:: Source document

Few facets of medicine and healthcare have experienced the rapid growth witnessed in Electronic Medical/Health Records (EMRs/EHRs) and ePrescribing over the past five years. Yet we regularly hear pundits speaking about whether EMRs are “ready” for pharma, and whether physicians and other providers will allow pharma to “play” in this space.
We’re happy to see the topic gaining so much press, but admit to being baffled by the debate about whether EMRs are “ready” for pharma. The evidence clearly supports EMRs as both a well-established method for engaging prescribers and patients and a significant growth opportunity.
The editors at PM360 also hear the ongoing chatter about EMRs and asked me to expand my regular column to provide an update on the current state of the industry as it relates to pharma, and more specifically to the pharma marketer.
How Important Is Interoperability?
We suspect we’ll be hearing the debate about whether to say “EMR or EHR” long after this issue hits print, but industry consensus is that it’s a medical record if it works just within the confines of a single provider’s office. Conversely, the system becomes a health record when information can readily be shared and understood between providers (called “interoperability”) and from provider to patient.
So does it matter which system a prescriber is using? If you are a patient that wants to have your information travel easily from a primary care provider to a specialist and from the office to the hospital and back, this distinction certainly matters. But for pharma marketers seeking to engage the prescriber and patient at the point of care, the distinction between the two types of systems—and whether or not different systems can easily talk to each other—is of much less importance.
Practically speaking, the ability to deliver messages to either the provider or patient does not depend on the level of interoperability a system possesses. So while we are happy that the industry is moving toward an improved ability to share information across practice settings, because that improves patient care and the knowledge a provider has at their disposal, this is not a distinction that matters to the pharma brand leader seeking to engage patients and providers.
We support interoperability because it is good for patients, providers and the healthcare system as a whole, but we advise our clients not to be concerned with this when considering whether or not to be active in the channel. They are separate issues, and we assure you that pharma can be very engaged with patients and providers long before EMR systems can engage each other.
eRx Reach And Growth in Scale
The 2013 edition of the National Progress Report and Safe-Rx Rankings, published by Surescripts, the nation’s largest network for ePrescribing, came to press just as we finished this article (Figure 1). We were happy to see that our past predictions of continued growth and scale were well supported by this most recent data. According to Surescripts:
- 73% of office-based physicians are now ePrescribers, up from 69% in 2012.
- 58% of eligible prescriptions are now routed electronically, with electronically routed Rxs now topping one billion for the first time in history. This represents a 32% increase in prescription volume compared to 2012, almost double the volume from 2011.
- Primary care, endocrinology and physicians treating cardiovascular disease have the highest rates of ePrescribing, with 80% or more of these physicians now engaged in ePrescribing on a regular basis.
- Routing of prescriptions to mail order pharmacies increased significantly in 2013, with a 31% increase in prescriptions to this channel. In fact, mail order prescriptions sent via EMR have grown from fewer than four million just five years ago to more than 63 million last year.
- 95% of all pharmacies are now capable of receiving ePrescriptions, and acceptance at chain pharmacies is almost universal, with 98% capable of accepting an eRx (the common abbreviation).

::::
:: Information

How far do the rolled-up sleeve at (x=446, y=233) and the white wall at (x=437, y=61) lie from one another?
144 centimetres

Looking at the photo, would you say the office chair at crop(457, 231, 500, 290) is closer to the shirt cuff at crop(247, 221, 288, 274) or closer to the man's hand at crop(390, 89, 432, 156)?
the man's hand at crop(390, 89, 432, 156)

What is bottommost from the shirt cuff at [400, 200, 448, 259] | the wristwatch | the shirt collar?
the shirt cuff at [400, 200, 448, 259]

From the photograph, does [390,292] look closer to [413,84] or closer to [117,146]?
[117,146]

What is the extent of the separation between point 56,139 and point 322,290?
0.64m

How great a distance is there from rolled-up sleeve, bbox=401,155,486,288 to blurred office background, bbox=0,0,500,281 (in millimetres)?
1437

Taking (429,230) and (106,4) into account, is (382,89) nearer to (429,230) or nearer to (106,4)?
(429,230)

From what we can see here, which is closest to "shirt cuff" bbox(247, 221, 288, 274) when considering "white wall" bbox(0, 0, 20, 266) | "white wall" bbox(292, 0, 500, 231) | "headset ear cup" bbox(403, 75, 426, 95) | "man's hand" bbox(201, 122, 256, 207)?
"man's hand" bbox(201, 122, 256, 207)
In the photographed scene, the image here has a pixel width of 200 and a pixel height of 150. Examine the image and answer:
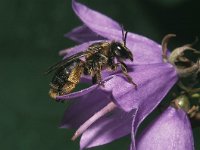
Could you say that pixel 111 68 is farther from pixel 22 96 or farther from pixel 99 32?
pixel 22 96

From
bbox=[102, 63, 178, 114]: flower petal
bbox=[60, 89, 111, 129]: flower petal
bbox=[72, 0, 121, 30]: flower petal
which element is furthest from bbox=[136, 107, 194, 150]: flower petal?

::::

#### [What to do]
a – Copy word for word the passage of the article on EMRs and ePrescribing from "We’re happy to" up to and including "significant growth opportunity.".
b – Based on the article on EMRs and ePrescribing, mark each statement below yes or no, quoting the exact words from the article that settle it.
(i) In 2013, 73% of office-based physicians were ePrescribers, up from 69% in 2012.
(ii) Prescriptions routed to mail order pharmacies rose 32% in 2013.
(iii) Whether messages can reach a provider or patient depends on how interoperable the system is.
c – List every group of physicians that the article on EMRs and ePrescribing names as having the highest rates of ePrescribing.

#### [Answers by item number]
a –
We’re happy to see the topic gaining so much press, but admit to being baffled by the debate about whether EMRs are “ready” for pharma. The evidence clearly supports EMRs as both a well-established method for engaging prescribers and patients and a significant growth opportunity.

b –
(i) Yes: "73% of office-based physicians are now ePrescribers, up from 69% in 2012."
(ii) No: "with a 31% increase in prescriptions to this channel."
(iii) No: "the ability to deliver messages to either the provider or patient does not depend on the level of interoperability a system possesses."

c –
- Primary care
- Endocrinology
- Physicians treating cardiovascular disease